We were at war for thousands of years. Some would say, we still are.
For centuries, families were slaughtered, men went to war and never returned home.
This is in our blood, the trauma remains.
We can run from it, deny it, act it out, push it down…
The question is… how do we heal from these ancestral wounds?
This year I have felt the grief, cried the grief, written poetry about the grief.
This week the pain reverberates through me. Laying in bed one night, I mysteriously pulled a muscle in my back. I first felt the intense energy, and then it manifested into intense pain. All I can do is be with it.
In this place lies the memory of bearing witness to pain and brutality, but not being able to protect, to support. How many men would this run through? How many men went to battle and never came home? This memory sits in my body, along side the memory of the suffering and suppression of woman.
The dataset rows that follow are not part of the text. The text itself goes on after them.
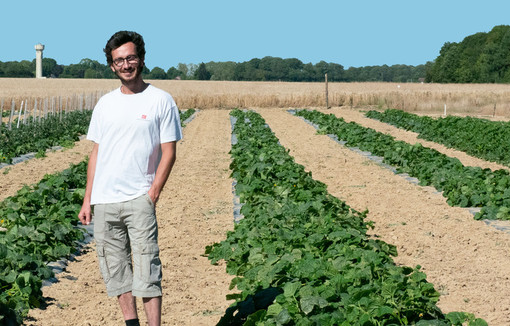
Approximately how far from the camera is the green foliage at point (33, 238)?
18.3 feet

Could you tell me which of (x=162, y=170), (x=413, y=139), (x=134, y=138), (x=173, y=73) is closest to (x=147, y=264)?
(x=162, y=170)

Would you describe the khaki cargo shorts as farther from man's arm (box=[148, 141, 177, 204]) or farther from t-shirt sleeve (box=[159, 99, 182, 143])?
t-shirt sleeve (box=[159, 99, 182, 143])

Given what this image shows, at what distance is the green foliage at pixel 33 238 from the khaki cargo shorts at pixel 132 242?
4.11ft

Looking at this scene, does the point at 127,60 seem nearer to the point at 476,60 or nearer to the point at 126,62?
the point at 126,62

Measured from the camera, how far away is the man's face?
4.10 metres

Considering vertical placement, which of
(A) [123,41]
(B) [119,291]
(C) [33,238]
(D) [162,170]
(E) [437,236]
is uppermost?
(A) [123,41]

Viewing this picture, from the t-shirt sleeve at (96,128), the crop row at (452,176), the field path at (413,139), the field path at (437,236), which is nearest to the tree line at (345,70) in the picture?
the field path at (413,139)

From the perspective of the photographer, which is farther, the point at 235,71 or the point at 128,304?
the point at 235,71

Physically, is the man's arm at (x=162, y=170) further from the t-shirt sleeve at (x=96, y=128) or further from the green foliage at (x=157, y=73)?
the green foliage at (x=157, y=73)

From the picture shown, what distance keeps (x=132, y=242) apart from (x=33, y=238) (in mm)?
3471

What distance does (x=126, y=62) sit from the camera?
4.12 meters

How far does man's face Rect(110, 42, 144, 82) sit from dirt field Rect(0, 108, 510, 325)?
2.28m

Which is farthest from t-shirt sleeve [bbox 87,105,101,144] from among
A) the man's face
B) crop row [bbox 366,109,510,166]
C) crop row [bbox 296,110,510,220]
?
crop row [bbox 366,109,510,166]

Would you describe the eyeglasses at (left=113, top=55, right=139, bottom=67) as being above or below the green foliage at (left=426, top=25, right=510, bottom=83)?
below
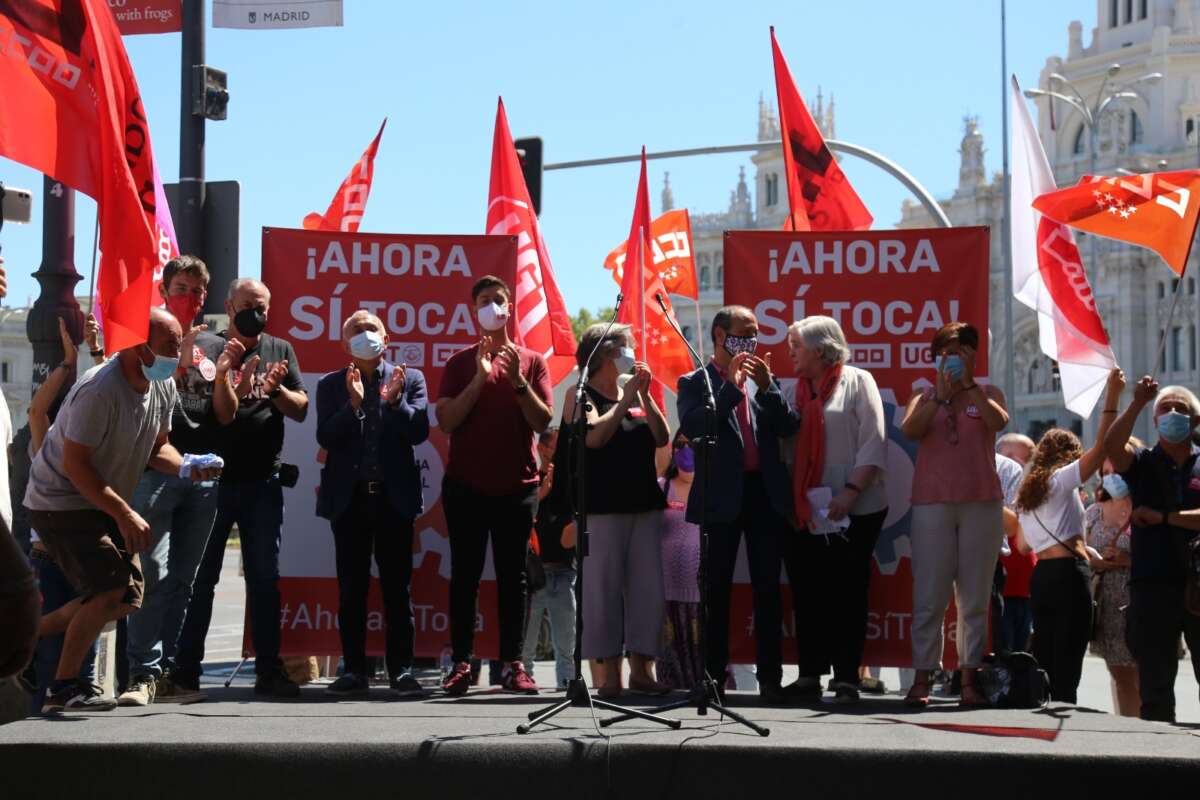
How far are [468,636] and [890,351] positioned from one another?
2.98 meters

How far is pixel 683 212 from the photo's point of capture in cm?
1636

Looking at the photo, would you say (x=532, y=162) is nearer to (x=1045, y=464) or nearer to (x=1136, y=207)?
(x=1045, y=464)

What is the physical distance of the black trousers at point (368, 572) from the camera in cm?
841

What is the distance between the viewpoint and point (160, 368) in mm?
7379

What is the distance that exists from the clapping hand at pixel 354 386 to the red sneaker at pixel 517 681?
1.56 metres

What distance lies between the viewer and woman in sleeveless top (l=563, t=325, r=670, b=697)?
8.30 m

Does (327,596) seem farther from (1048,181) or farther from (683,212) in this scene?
(683,212)

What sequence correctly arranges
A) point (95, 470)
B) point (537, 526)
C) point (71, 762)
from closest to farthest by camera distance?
point (71, 762) → point (95, 470) → point (537, 526)

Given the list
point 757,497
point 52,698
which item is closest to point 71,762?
point 52,698

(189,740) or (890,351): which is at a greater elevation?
(890,351)

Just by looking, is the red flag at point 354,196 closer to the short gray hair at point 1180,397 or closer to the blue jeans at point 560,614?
the blue jeans at point 560,614

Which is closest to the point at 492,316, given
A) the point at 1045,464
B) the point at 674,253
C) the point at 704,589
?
the point at 704,589

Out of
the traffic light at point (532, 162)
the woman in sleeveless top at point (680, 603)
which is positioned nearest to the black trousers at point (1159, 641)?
the woman in sleeveless top at point (680, 603)

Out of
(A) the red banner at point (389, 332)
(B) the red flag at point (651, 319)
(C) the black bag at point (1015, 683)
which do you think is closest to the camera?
(C) the black bag at point (1015, 683)
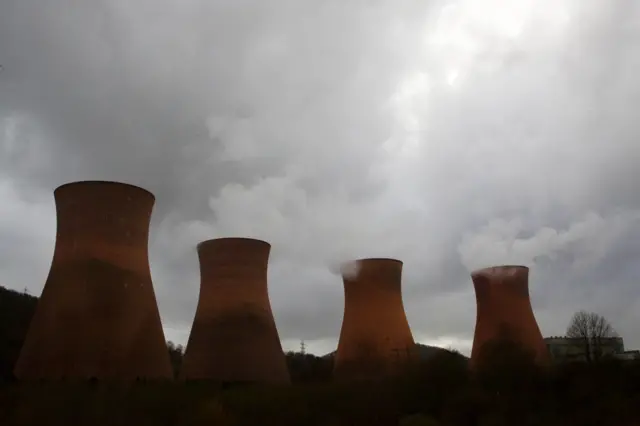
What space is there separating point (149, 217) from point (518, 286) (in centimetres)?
1183

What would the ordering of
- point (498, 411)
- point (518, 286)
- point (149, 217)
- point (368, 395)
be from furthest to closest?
point (518, 286)
point (149, 217)
point (368, 395)
point (498, 411)

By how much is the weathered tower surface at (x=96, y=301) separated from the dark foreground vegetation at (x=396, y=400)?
22.0 inches

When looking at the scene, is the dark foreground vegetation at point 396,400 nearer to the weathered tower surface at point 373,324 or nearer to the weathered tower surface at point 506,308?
the weathered tower surface at point 373,324

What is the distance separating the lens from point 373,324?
20.2 meters

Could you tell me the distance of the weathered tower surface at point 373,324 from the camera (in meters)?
20.0

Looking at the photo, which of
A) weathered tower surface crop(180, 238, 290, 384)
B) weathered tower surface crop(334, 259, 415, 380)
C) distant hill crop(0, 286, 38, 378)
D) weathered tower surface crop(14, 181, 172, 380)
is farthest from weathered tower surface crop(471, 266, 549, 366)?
distant hill crop(0, 286, 38, 378)

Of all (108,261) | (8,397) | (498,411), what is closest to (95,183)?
(108,261)

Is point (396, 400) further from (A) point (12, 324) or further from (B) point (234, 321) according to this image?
(A) point (12, 324)

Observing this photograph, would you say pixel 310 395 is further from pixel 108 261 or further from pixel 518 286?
pixel 518 286

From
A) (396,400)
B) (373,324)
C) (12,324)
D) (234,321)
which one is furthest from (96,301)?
(12,324)

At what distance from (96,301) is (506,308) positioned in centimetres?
1264

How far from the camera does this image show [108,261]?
13.7m

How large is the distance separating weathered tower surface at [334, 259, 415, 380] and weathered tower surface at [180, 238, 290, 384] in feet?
11.4

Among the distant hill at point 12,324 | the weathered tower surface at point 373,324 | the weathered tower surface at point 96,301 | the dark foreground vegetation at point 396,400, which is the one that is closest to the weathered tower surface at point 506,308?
the weathered tower surface at point 373,324
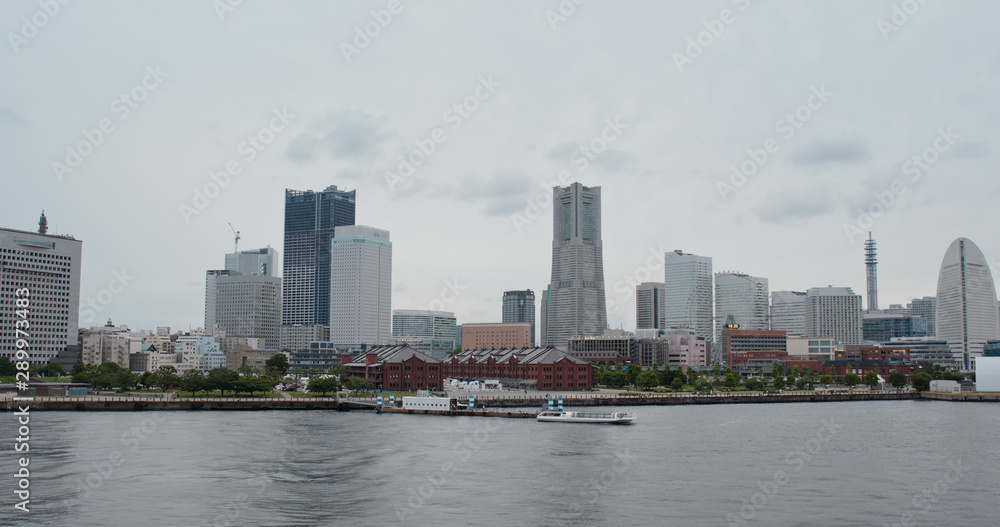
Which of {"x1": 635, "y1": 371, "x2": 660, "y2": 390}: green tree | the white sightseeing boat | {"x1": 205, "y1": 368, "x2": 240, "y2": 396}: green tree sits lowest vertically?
the white sightseeing boat

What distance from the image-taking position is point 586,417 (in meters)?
98.4

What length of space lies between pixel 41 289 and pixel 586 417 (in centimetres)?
13984

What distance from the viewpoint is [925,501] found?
162 feet

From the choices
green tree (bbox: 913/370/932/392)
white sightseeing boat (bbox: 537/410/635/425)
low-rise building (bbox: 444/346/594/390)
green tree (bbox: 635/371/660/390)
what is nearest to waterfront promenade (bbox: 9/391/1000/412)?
green tree (bbox: 913/370/932/392)

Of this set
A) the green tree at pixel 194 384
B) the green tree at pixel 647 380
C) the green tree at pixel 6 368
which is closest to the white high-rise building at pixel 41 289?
the green tree at pixel 6 368

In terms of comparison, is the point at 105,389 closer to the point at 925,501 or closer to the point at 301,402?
the point at 301,402

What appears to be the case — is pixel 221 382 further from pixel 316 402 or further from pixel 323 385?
pixel 316 402

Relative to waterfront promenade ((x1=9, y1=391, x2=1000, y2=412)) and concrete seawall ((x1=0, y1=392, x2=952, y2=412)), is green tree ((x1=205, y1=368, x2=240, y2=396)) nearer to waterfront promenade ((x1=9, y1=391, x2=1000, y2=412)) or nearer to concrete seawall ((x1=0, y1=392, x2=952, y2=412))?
waterfront promenade ((x1=9, y1=391, x2=1000, y2=412))

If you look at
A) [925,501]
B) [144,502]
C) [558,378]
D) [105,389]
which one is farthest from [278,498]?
[558,378]

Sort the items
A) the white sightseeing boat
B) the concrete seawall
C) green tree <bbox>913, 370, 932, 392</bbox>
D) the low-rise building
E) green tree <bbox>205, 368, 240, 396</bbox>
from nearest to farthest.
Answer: the white sightseeing boat → the concrete seawall → green tree <bbox>205, 368, 240, 396</bbox> → the low-rise building → green tree <bbox>913, 370, 932, 392</bbox>

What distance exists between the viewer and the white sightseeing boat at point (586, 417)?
Result: 314ft

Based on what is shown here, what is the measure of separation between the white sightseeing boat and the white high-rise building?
12601 cm

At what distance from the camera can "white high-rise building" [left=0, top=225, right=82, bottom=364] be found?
18100 cm

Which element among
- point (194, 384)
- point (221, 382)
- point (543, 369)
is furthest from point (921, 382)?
point (194, 384)
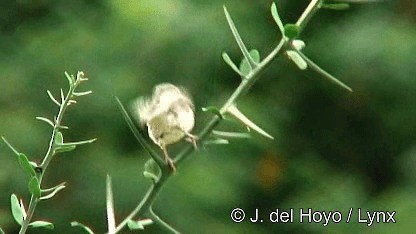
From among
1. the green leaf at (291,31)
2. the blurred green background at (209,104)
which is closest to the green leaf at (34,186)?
the green leaf at (291,31)

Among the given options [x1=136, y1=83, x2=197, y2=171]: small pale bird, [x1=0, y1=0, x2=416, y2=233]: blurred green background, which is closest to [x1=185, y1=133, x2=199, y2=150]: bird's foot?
[x1=136, y1=83, x2=197, y2=171]: small pale bird

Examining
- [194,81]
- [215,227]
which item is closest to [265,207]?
[215,227]

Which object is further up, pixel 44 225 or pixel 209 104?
pixel 44 225

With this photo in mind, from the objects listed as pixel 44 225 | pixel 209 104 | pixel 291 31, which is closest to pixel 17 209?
pixel 44 225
This winter I have really had to focus on my own healing. It has being such a blessing. My greatest healing medium has been poetry and writing… well, when I think about it… it has been in all that I give. The nurture of giving massage, the depth of connection in brining people together for ceremony.
How do we heal?…
These days I think healing is walking each other home. Unravelling in our own healing, and sharing that, holding space for that. I don’t really seek spiritual healing these days… because I realised something… I realised that my own soul and ancestors are crying out for me to listen… that country is crying out for me to listen… and so that is my practice now… is to listen. To unravel from my stoicism and deep need to nurture and be nurtured… take heed and listen. Pain is a beautiful thing… because it is our body speaking to us. How do we heal… we listen.